For a while Winant served as U.S. representative to UNESCO. However, biographers have reported that he had hoped to be appointed the first secretary-general of the newly formed United Nations, and was disappointed when Trygve Lie of Norway got the post.
In early 1947, he left public life and retired to his home on Pleasant Street in Concord.  In her 2010 book, “Citizens of London: The Americans Who Stood with Britain in Its Darkest, Finest Hour,” Lynne Olson said Winant “was an exhausted, sick man.” He was estranged from his wife, depressed over the outcome of his affair with Sarah Churchill, saddened at not getting the UN post, and financially broke. 
On Nov. 3, 1947 — the day his autobiography, “Letter from Grosvenor Square,” was published — Winant went into a bedroom in his Concord home and shot himself in the head. He was 58 years old. Sarah Churchill, who had talked to Winant on the phone only a few days earlier, blamed herself for his death.

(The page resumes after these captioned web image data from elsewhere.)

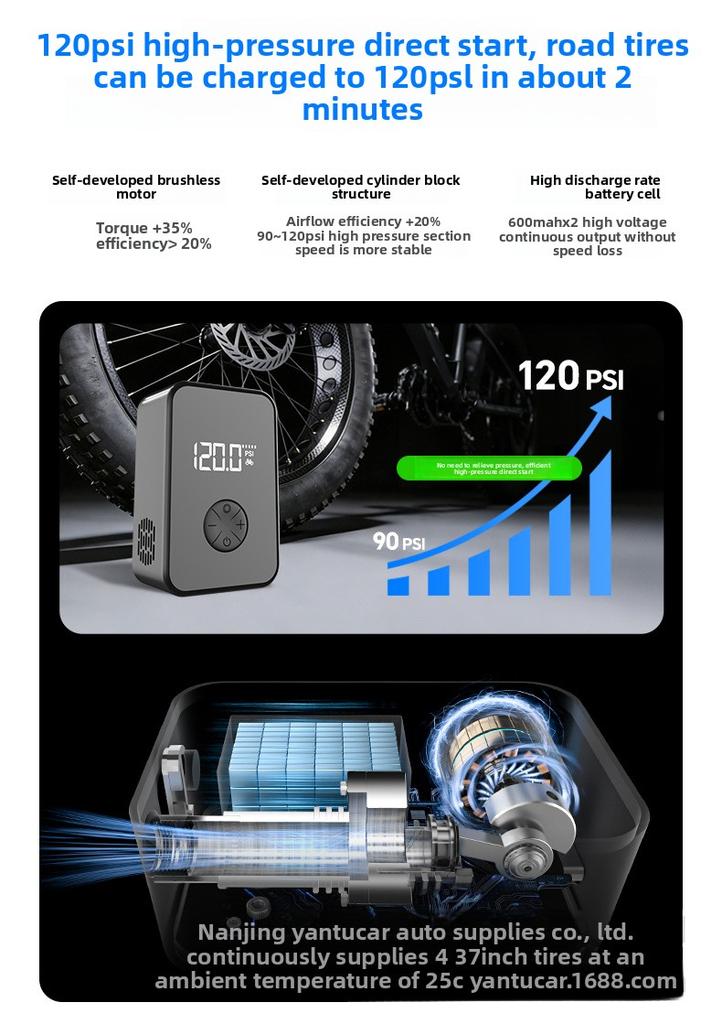 Portable Wireless Bike Air Pump for Road and Mountain Bikes Compact High-pressure 130 PSI Electric Inflator for Cycling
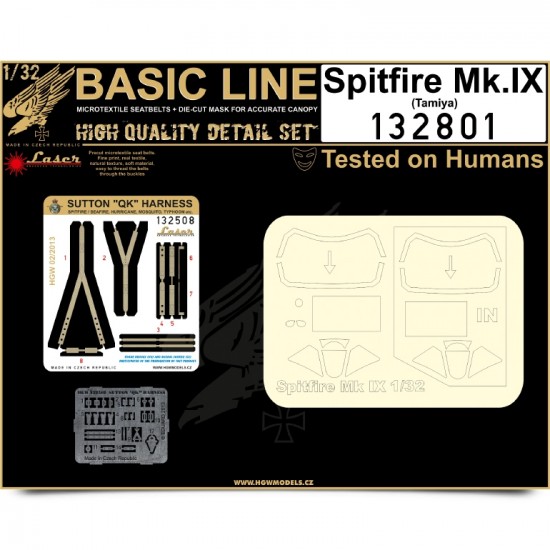 1/32 Supermarine Spitfire Mk.IX Seatbelts(Laser Cut) & Paint Masks for Tamiya (Basic Line)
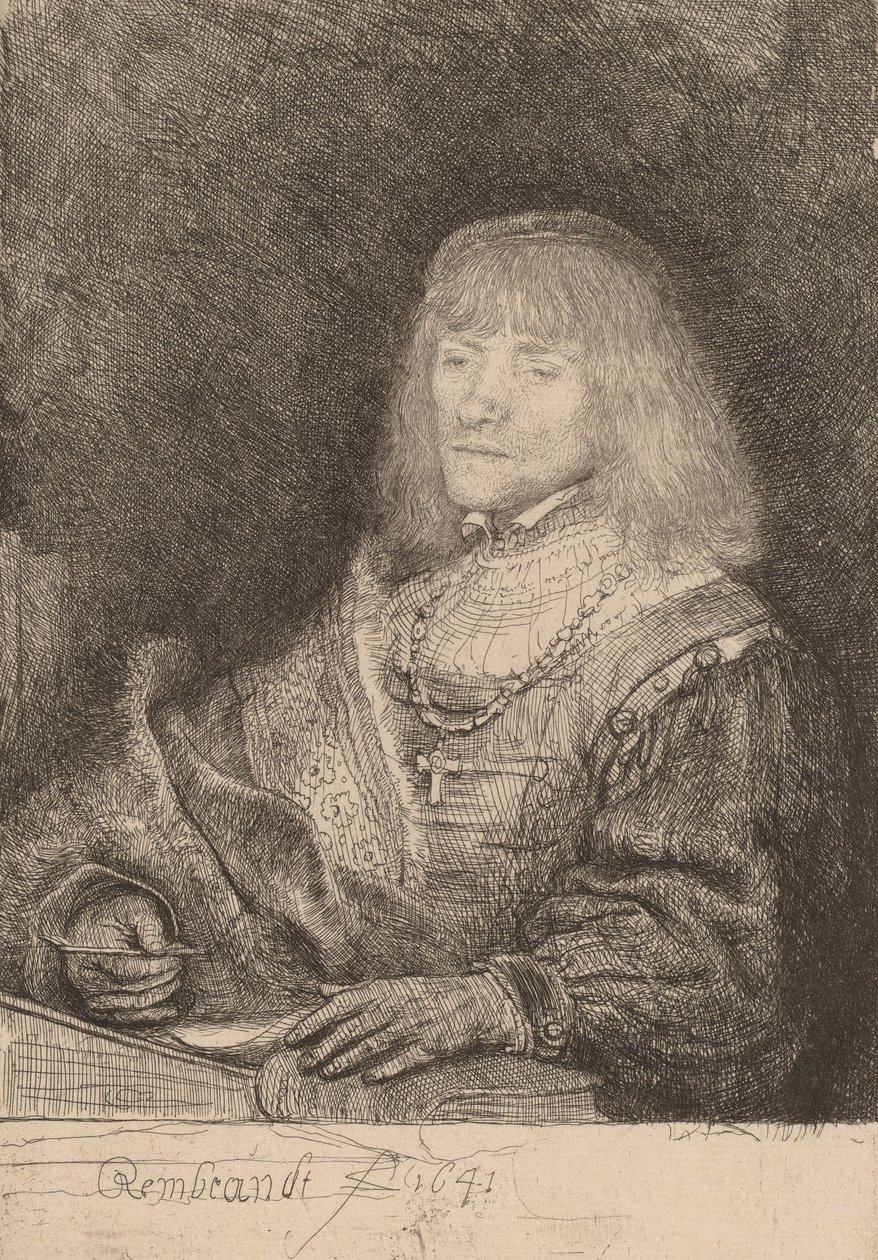 Mann an einem Schreibtisch mit Kreuz und Kette, 1641 von Rembrandt van Rijn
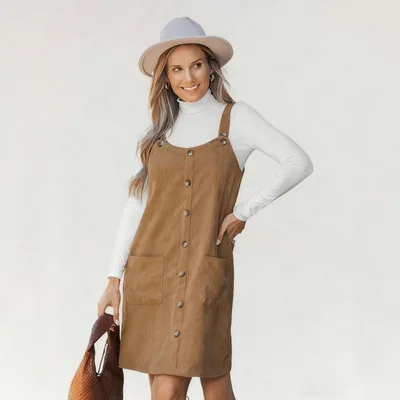 Versatile Loose Corduroy Overall Skirt For Women Brown - Shop at LoveMi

Winant wanted to be buried on the grounds of St. Paul’s School, but because he was a suicide, the Episcopal institution would not allow it and he was buried in a Concord cemetery. Twenty years later the school had change of heart, and Winant’s casket was moved to St. Paul’s.
Winant’s service and support of England was so appreciated by the English that, a year after his death, he was made an honorary member of the British Order of Merit. He was only the second — and the last — American to be so honored; the other OM was Dwight D. Eisenhower.
Throughout his life, John Winant was famous for his generosity. When he left for the war in 1917, he asked a friend to take care of his affairs. The friend was amazed to find a huge monthly bill for milk — Winant had been providing daily deliveries to needy families in the area. On his way to
the station to go to New York one day, he ran into a former maid at St. Paul’s who was financially destitute. He gave her all his cash and wound up having to borrow money at the station to buy his ticket. He often gave money to poor people outside the Statehouse and would tell the Concord police to buy breakfast for homeless people and send him the bill.
In 2007, 60 years after his death, a statue of John Gilbert Winant was erected in front of the State House in Concord. 
“Imagine if you can that he is here with us, right now, uncomfortably listening to us recount his good deeds,” said Mike Hirschfeld, rector of St. Paul’s School, during the dedication ceremony. “In my mind’s eye, I can see him shuffling uneasily, and awkwardly looking down at his feet, embarrassed by our praise.”